Именно оно — страданье — первое и основное все определяющее в его творчестве и судьбе и все производящее начало.
Но дело не в том, что поэт писал о страданье, пусть даже как угодно ярко и выразительно: этого было много и до него, и вокруг него, и после него. Некрасов-поэт, так сказать, излил его самое, единственный, кто, по словам Бальмонта, постоянно напоминает нам, что вот пока мы все здесь дышим, есть люди, которые задыхаются. Но это потому, что он постоянно задыхался сам. В этом все дело.
Здесь же лежит и объяснение того, что, прямо не формулируя, но точно ощущая, Чернышевский назвал лиризмом Некрасова, и того, почему этот критик назвал его первым русским лириком — выше Пушкина и Лермонтова, и того, почему на похоронах поэта толпа кричала, что Некрасов выше Пушкина, и тот же Достоевский с этим почти согласился: «во всяком случае, не ниже».
Ни в ком страданье не воплотилось так лично, персонально и постоянно, как у Некрасова. Само знаменитое его народолюбие, сама эта «любовь к народу, — сказал Достоевский, — была у Некрасова лишь исходом собственной скорби по себе самом...»
Недаром и идея, и философия, и даже «поэтика» страдания у Достоевского во многом сложились под прямым и сильнейшим влиянием Некрасова. Корни, конечно, и у того и у другого лежат глубоко, уходят в народ, в христианство и, так сказать, в народное христианство. Но, собственно в литературе с этой «страдальческой» точки зрения Некрасов остался единственным примером именно так направленной могучей страстности. Потому Достоевский и написал: «Прочтите эти страдальческие песни сами, и пусть вновь оживет наш любимый, страстный поэт! Страстный к страданию поэт!..»
Николаю Некрасову здесь можно найти, пожалуй, только одну в таком смысле родственную душу, только один, хотя и другого типа, аналог великого поэта такого рода. Это... Афанасий Фет.

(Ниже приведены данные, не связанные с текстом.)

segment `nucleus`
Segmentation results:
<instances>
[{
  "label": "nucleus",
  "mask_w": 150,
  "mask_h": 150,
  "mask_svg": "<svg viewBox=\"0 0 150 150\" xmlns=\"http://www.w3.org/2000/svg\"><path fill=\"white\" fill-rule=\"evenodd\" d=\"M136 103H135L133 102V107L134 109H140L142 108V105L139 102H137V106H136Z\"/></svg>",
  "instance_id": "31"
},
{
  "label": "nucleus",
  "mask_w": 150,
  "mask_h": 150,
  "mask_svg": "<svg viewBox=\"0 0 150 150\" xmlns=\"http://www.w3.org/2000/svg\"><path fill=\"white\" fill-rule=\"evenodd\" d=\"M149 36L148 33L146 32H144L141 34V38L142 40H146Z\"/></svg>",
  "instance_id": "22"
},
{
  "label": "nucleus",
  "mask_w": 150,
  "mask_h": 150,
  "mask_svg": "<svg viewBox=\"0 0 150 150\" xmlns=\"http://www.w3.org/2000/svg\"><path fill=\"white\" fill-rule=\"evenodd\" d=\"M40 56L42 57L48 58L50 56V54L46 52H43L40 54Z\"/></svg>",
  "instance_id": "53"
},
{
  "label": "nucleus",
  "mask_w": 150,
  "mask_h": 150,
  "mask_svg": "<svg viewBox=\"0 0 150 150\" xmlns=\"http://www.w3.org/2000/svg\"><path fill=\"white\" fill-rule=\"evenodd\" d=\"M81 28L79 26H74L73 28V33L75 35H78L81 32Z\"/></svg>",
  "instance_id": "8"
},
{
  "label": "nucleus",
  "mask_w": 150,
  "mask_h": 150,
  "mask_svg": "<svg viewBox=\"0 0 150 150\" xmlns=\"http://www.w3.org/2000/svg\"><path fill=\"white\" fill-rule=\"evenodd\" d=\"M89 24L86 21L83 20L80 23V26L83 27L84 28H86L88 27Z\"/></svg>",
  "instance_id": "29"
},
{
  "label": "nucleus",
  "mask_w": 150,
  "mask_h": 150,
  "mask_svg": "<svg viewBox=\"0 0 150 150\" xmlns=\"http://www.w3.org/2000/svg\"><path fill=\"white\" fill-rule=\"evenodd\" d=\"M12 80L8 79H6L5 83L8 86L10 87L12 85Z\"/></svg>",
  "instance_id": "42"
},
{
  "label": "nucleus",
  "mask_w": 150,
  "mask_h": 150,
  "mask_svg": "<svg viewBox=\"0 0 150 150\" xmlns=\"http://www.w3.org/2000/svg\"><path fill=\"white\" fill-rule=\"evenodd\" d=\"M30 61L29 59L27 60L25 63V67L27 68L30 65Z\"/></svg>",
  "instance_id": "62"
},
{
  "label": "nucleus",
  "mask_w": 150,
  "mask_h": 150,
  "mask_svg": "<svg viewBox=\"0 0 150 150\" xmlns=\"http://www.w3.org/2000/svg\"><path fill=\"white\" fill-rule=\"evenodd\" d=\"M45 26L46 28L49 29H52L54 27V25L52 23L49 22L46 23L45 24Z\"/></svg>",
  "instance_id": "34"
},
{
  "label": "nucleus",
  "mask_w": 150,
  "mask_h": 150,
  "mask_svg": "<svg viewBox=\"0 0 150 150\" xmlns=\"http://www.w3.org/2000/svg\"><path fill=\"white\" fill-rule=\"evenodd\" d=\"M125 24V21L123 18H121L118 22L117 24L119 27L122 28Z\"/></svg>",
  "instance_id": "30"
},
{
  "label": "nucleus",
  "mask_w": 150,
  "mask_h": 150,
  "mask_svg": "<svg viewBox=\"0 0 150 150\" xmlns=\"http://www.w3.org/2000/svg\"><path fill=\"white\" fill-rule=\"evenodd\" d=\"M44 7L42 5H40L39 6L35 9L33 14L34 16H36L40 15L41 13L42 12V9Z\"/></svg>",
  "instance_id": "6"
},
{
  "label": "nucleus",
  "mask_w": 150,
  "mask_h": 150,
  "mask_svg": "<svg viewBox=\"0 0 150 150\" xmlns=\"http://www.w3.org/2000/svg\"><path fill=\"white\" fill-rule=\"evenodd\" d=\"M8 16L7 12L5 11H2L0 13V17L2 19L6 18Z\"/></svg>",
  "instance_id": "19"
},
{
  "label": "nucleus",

Кстати сказать, этих двух, может быть, самых великих из всех русских поэтов, сложившихся к середине XIX века, объединило и еще одно, на первый взгляд, странное обстоятельство.
Они оказались, хотя и в разных сферах, может быть, самыми практическими людьми из всех русских литераторов, только самим себе, своей воле, своей хватке и деловому умению обязанными завоеванным в жизни местом и нажитым богатством: более умеренным — в сфере сельской, хозяйственной — у Фета, и очень большим — в сфере более «поэтической» — журнальной и газетной — у Некрасова.
Явив своеобразное единство противоположностей, так сказать, внутри себя, они явили и вдвоем единство противоположностей. «Он был, — писал о Фете хорошо его знавший «изнутри» Аполлон Григорьев, — художник в полном смысле этого слова, в высокой степени присутствовала в нем способность творения. Творения, но не рождения... Он не знал мук рождения идеи. С способностью творения в нем росло равнодушие. Равнодушие ко всему, кроме способности творить, — к Божьему миру, коль скоро предметы оного переставали отражаться в его творческой способности, к самому себе, как скоро он переставал быть художником. Так сознал и так принял этот человек свое назначение в жизни. Этот человек должен был или убить себя, или сделаться таким, каким он сделался... Я не видал человека, которого бы так душила тоска, за которого бы я более боялся самоубийства».
Фет сделался таким, каким он сделался, чтобы не убить себя. И не сойти с ума.
«Человек брошен в жизнь загадкой для самого себя, каждый день его приближает к уничтожению — страшного и обидного в этом много! На этом одном можно с ума сойти».